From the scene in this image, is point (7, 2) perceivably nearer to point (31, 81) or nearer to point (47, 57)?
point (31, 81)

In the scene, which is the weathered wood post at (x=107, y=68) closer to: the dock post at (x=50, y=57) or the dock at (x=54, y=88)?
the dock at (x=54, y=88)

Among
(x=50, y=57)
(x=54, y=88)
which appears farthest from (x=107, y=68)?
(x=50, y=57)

*-*-*

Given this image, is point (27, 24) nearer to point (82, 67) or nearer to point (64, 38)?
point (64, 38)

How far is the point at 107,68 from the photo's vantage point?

*-*-*

## EXERCISE DESCRIPTION
Switch "nearer" to "closer" in the stretch from the line containing "Given this image, is" through the line containing "How far is the", leaving everything else unchanged.

## WORKED ANSWER
Given this image, is point (27, 24) closer to point (82, 67) or closer to point (64, 38)?
point (64, 38)

How far is the point at 107,68 from the photo's vantage point?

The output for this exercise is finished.